FACTS: On November 24, 1986, Jose and Felisa were married in Pasay City through the execution of a
sworn affidavit attesting that both of them had attained the age of maturity and that being unmarried, they had
lived together as husband and wife for at least five years. Then Jose contracted marriage with a certain Rufina
Pascual on August 31, 1990. On June 3, 1993 Felisa filed an action for bigamy against Jose. Then on July 7,
1993, Jose filed a Complaint for Annulment and/or Declaration of Nullity of Marriage with the Regional Trial
Court (RTC), Biñan, Laguna. He contended that his marriage with Felisa was a sham, as no marriage
ceremony was celebrated between the parties; that he did not execute the sworn affidavit stating that he and
Felisa had lived as husband and wife for at least five years; and that his consent to the marriage was secured
through fraud. The RTC rendered a Decision dismissing the complaint for the ground that the testimonies and
evidence presented, the marriage celebrated between Jose and Felisa was valid. Jose filed an appeal from the
foregoing RTC Decision to the Court of Appeals the Court of Appeals did not accept Jose assertion that his
marriage to Felisa was void ab initio for lack of a marriage license. Jose filed a Motion for Reconsideration
thereof. His central opposition was that the requisites for the proper application of the exemption from a
marriage license under Article 34 of the New Civil Code were not fully attendant in the case at bar he cited the
legal condition that the man and the woman must have been living together as husband and wife for at least
five years before the marriage. Essentially, he maintained that the affidavit of marital cohabitation executed by
him and Felisa was false.

ISSUE: Whether or not the marriage between Jose and Felisa is void ab initio?

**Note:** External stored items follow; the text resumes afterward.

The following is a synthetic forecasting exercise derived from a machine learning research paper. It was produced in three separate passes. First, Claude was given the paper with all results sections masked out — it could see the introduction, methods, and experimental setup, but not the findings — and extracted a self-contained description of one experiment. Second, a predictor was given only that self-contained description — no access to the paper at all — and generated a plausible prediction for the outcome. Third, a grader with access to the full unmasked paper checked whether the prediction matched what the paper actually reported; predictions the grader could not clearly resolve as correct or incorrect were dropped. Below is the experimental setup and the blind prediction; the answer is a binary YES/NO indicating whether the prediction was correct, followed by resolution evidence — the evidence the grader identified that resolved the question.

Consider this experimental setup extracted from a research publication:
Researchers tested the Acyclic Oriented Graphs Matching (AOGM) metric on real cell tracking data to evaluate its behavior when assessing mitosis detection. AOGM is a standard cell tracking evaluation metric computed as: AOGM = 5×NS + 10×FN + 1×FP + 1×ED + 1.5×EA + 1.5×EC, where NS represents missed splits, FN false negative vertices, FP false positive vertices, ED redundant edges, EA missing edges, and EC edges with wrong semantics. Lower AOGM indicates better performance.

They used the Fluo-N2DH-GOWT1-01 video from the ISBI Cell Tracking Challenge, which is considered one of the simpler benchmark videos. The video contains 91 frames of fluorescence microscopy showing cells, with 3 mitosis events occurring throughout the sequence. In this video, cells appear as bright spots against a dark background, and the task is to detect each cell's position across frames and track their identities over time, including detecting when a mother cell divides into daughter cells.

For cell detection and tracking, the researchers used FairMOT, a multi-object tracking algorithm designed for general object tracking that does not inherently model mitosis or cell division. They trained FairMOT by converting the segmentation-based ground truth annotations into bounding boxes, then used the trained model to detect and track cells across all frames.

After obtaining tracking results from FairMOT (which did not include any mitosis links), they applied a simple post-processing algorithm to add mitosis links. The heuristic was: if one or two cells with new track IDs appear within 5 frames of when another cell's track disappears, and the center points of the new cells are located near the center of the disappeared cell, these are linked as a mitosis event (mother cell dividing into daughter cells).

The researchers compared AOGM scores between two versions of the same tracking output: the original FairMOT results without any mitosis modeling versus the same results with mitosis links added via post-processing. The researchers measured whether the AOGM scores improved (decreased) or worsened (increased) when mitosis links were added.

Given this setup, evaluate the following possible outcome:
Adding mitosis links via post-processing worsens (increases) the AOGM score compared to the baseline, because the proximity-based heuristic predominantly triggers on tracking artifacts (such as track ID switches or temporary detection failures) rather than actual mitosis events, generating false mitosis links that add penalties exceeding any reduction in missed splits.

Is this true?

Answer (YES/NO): NO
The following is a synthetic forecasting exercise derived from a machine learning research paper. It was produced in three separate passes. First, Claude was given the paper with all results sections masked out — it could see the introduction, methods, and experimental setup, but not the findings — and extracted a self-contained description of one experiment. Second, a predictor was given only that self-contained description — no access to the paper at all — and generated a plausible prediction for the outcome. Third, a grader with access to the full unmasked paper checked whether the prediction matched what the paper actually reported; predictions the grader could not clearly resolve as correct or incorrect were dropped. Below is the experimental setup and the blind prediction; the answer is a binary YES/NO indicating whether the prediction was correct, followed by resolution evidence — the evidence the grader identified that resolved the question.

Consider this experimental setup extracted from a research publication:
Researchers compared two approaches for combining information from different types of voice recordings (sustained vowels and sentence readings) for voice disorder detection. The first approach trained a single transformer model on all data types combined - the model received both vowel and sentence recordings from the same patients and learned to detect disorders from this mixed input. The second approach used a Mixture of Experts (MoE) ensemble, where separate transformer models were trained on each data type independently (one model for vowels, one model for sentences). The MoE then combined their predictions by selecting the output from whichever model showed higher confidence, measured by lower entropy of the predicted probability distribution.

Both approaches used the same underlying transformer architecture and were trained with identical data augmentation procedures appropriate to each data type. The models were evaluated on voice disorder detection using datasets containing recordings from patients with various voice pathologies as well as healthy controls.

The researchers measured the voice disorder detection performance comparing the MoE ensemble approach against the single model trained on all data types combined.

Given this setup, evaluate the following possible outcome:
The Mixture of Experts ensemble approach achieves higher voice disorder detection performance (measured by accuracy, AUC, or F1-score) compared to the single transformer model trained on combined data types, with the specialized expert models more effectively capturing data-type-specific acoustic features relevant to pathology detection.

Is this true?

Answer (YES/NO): YES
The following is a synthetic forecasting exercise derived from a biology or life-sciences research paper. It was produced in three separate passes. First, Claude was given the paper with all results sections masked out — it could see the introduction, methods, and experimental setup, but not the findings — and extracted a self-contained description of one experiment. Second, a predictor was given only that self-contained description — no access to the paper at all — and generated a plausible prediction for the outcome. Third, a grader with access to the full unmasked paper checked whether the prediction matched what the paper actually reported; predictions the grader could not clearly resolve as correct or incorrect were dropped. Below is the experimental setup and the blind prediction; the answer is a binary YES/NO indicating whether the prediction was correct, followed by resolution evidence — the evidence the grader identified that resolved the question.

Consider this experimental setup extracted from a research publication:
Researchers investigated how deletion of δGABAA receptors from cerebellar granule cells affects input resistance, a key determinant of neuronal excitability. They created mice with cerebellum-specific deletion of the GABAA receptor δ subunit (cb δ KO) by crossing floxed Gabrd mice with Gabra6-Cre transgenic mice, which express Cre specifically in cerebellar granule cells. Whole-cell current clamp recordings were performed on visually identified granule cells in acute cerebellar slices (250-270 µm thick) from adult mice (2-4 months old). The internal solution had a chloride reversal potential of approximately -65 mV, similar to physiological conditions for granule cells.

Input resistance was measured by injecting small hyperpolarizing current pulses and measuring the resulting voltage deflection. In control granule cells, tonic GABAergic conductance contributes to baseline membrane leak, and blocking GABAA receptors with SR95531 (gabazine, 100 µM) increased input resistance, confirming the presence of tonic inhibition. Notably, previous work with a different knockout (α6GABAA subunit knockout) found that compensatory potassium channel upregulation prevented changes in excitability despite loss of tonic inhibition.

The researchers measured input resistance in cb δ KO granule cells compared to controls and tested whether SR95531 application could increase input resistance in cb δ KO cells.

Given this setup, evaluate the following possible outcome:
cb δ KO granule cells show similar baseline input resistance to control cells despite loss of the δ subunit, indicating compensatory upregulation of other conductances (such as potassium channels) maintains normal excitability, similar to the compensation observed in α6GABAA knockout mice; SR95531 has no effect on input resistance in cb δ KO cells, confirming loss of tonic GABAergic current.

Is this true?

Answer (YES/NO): NO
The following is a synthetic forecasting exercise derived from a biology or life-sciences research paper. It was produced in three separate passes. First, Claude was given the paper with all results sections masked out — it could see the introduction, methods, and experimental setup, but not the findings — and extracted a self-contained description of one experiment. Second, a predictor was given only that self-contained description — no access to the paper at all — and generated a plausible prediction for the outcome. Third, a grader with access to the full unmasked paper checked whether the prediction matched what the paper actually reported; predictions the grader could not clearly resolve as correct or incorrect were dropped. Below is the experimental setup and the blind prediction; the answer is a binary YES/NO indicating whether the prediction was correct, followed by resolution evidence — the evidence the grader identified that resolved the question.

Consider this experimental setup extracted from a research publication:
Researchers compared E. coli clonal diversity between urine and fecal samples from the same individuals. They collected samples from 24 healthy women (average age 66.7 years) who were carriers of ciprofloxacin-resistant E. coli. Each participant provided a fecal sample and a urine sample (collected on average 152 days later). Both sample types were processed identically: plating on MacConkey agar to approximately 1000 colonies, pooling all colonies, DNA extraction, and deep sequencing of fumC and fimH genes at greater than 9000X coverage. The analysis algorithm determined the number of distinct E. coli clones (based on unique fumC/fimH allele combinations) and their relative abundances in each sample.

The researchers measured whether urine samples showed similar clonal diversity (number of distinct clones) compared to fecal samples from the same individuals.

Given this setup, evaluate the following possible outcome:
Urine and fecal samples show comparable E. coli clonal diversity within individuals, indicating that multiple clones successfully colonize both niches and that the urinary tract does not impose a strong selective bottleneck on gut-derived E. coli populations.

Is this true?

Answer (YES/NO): NO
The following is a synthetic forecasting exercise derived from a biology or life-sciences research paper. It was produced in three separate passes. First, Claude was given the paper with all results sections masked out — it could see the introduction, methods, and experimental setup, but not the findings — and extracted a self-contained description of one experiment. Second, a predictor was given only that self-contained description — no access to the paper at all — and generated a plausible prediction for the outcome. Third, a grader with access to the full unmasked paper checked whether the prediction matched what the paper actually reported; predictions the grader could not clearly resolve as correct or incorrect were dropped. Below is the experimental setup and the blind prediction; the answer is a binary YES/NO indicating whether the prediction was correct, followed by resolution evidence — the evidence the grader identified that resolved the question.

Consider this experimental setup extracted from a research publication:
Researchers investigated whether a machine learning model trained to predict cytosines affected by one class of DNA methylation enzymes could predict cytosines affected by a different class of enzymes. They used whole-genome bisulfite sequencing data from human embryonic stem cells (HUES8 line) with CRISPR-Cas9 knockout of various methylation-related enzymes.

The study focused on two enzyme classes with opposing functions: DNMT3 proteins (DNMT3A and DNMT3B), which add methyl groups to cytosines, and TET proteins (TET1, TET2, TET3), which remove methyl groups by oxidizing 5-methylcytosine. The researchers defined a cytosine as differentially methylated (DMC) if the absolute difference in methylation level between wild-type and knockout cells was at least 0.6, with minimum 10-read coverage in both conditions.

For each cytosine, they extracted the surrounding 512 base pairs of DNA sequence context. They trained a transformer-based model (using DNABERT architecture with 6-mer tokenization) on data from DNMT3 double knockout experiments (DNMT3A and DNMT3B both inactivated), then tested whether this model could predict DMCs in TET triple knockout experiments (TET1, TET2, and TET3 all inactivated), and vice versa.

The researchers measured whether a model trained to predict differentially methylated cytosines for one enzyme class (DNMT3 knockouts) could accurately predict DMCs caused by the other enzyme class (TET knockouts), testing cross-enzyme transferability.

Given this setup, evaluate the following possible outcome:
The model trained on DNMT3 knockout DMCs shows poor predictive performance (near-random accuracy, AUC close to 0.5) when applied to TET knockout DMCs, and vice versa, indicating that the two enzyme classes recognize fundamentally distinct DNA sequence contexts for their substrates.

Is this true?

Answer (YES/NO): NO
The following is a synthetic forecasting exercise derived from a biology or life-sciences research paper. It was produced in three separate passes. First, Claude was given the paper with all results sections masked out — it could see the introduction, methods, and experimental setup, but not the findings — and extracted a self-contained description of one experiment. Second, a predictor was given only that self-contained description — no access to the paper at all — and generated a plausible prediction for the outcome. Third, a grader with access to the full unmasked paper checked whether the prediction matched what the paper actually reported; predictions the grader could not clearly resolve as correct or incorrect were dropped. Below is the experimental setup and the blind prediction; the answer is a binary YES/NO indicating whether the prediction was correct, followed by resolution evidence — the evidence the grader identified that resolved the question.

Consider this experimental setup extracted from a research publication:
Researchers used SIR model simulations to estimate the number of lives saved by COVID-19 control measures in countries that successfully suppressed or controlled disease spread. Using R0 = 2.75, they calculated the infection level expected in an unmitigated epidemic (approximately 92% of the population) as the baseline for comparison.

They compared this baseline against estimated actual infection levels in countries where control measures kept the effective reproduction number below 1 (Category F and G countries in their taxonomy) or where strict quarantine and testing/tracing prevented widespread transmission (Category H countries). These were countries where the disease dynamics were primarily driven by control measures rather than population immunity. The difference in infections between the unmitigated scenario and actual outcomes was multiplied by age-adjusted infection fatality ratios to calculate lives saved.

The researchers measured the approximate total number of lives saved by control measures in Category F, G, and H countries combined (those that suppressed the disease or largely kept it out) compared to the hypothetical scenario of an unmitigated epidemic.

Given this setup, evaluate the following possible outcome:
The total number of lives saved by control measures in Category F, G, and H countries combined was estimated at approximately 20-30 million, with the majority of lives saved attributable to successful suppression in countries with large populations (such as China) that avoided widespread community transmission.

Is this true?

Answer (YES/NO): NO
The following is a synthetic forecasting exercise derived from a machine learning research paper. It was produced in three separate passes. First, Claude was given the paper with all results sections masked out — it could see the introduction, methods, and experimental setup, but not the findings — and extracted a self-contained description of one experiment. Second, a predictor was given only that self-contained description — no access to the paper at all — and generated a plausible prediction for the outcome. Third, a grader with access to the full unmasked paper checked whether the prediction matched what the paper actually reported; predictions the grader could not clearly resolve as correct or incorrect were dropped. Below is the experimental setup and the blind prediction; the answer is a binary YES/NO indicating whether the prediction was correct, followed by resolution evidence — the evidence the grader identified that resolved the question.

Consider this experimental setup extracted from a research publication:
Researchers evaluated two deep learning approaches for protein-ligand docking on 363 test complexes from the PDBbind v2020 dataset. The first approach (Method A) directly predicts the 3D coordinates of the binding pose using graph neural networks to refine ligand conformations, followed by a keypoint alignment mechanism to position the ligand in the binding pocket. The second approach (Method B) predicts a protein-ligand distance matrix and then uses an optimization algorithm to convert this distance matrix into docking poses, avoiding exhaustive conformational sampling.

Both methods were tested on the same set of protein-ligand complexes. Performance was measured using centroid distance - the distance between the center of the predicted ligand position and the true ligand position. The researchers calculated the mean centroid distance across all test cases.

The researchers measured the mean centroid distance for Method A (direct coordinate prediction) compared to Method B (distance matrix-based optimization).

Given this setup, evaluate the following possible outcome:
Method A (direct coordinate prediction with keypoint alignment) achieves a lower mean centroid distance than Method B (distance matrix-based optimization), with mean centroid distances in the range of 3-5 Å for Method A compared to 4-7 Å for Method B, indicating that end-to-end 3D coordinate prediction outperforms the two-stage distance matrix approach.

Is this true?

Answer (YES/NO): NO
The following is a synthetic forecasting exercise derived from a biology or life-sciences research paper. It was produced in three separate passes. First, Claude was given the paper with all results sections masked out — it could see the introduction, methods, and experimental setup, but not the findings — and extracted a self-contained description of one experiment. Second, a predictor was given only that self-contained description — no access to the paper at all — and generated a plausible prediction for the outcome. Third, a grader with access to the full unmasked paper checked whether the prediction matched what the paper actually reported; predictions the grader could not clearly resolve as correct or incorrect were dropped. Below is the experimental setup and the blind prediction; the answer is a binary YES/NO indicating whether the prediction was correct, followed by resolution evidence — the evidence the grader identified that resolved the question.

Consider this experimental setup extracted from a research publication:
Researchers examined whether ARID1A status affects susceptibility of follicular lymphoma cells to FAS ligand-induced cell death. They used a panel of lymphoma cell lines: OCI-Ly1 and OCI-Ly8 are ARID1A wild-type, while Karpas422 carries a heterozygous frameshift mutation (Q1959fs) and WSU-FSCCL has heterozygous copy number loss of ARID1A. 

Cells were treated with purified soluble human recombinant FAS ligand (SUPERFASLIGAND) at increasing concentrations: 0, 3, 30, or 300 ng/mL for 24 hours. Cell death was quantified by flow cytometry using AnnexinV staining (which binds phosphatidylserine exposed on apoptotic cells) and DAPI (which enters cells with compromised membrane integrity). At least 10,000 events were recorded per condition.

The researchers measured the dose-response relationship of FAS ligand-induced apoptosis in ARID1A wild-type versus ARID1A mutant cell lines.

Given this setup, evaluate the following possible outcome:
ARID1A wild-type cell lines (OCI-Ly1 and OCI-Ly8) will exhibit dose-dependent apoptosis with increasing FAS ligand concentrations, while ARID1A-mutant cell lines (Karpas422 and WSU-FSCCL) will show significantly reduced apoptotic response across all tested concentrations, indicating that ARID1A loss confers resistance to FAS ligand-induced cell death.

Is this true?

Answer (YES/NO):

RULING: Yes, it is void ab initio (void from the beginning) for lacking the requirements of valid marriage in
which the sworn affidavit that Felisa executed is merely a scrap of paper because they started living together
five months before the celebration of their marriage. That according to the five-year common-law cohabitation
period under Article 34 “No license shall be necessary for the marriage for a man and a woman who have
lived together as husband and wife for at least five years and without any legal impediments to marry each
other… “ it means that a five years period computed back from the date of celebration of marriage, and refers
to a period of legal union had it not been for the absence of a marriage. It covers the years immediately
preceding the day of the marriage, characterized by exclusivity, meaning no third party was involved at any
time within the five years and continuity that is unbroken.

The solemnization of a marriage without prior license is a clear violation of the law and would lead or could be
used, at least, for the perpetration of fraud against innocent and unwary parties.

The Court of Appeals granted Joses Motion for Reconsideration and reversed itself. Accordingly, it rendered
an Amended Decision that the marriage between Jose A. Dayot and Felisa C. Tecson is void ab initio.